Class stats: 5 conviction, 5 charisma, 1 credibility.
Class Quale: Soul Food
A Jewish philosopher keeps a thermos of his Bubbe's hot chicken noodle soup on him at all times. Twice per day, out of combat, he may heal one hit level (going with beta rules here) of damage to himself.
At Least Two Opinions:
Argument and debate off the cuff are the Jewish philosopher's bread and butter, or for those in the know, gefilte fish and chrein. Until his next turn, the Jewish philosopher may present a snappy rejoinder to any one attack (this must be roleplayed by the player to be effective). The philosopher and the attacking opponent make opposed Oratory+Charisma rolls. If the attacker wins, the attack proceeds as normal. If the player wins, the attacker is utterly stymied and the attack does no damage.
For You, A Little Wisdom:
The Jewish philosopher regales his opponent with a long and seemingly irrelevant story. At the end of the convoluted tale, however, is a life lesson so critical and earthshaking that the opponent becomes Speechless and may not attack directly for as many turns as the attack dealt hit levels of damage. Due to the sheer length of this story, this ability requires two actions to complete, meaning that the player begins the attack in his first turn, and the attack strikes the opponent at the end of his next turn.
Laws of Kashrut:
The Jewish philosopher invokes a little-known bylaw that renders a certain type of damage "not kosher". For the next three turns, all damage of that type is halved (round down). This includes damage dealt by the philosopher's allies.
The Rambam Says:
Select a number of opponents equal to Conviction score divided by three (round down). Instead of acting for his next three turns, the Jewish philosopher issues basic commands prefaced by the phrase "The Rambam says". All selected opponents must obey these commands to the best of their ability unless the player does not preface the command with "The Rambam says". Should any opponent so selected either fail to complete a valid command, or successfully complete an invalid command, he is knocked unconscious. The possible commands that the philosopher may issue are limited only in that they must not directly place the life or health of the selected opponents at risk, and that it must be an action that all the opponents can feasibly perform. Opponents so selected may still perform actions on their turns, so long as they also perform all valid commands issued by the player.
A Jewish philosopher's argumentative skill truly shines in a two-person arena, in which he and an opponent can cross-examine one another to gain the most insight from the discussion. The player may designate one single opponent. For the remainder of the battle, actions performed by the player and that opponent can only effect one another, and nobody else can effect either of them. This effect does not end until the encounter ends, even if one of the combatants is incapacitated; however, it does end if either combatant dies.
You Should Have A Dozen Like Yourself:
For one turn, the Jewish philosopher takes no actions, instead bemoaning the stress that his opponents have put him under.

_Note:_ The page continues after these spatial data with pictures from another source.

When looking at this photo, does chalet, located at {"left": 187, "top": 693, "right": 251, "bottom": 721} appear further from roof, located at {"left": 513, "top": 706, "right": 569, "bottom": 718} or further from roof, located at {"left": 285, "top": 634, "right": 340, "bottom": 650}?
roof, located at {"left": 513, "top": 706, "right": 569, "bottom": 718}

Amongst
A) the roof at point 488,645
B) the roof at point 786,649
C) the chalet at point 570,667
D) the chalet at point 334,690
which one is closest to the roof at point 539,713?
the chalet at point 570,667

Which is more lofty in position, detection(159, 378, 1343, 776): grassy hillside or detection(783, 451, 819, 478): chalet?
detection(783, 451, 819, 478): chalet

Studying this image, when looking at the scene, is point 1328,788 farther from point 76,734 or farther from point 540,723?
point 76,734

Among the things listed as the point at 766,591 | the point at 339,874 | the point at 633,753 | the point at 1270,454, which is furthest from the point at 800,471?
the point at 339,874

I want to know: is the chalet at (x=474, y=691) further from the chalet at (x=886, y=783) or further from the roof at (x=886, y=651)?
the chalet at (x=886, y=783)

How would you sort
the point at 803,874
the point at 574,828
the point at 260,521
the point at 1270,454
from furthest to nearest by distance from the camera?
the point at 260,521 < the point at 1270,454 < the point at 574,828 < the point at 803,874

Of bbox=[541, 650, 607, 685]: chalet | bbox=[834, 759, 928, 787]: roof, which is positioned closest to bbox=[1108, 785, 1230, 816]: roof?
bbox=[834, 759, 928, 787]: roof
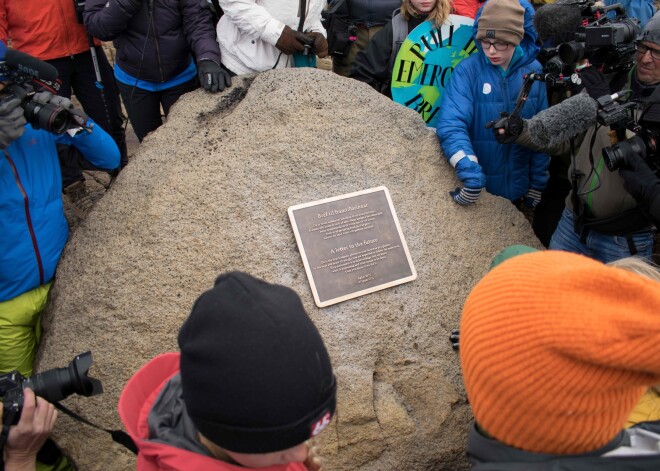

On his following turn, all opponents that dealt him damage last turn immediately take the amount of damage they dealt him, plus his Charisma score divided by five (rounded down).
The Almighty Brisket:
The Jewish philosopher removes himself from battle and assembles his field kitchen. Until the end of the battle, he may take no combat actions. Beginning the second turn of battle, the wonderful smells emanating from his efforts provide a bonus to all skill checks made by his allies equal to his ranks in the Cooking skill. If the battle lasts longer than seven rounds, then the philosopher has had time to complete a meal of brisket, roasted potatoes and carrots, and challah; allies are healed of all damage at the end of the encounter by the delicious power of kosher beef.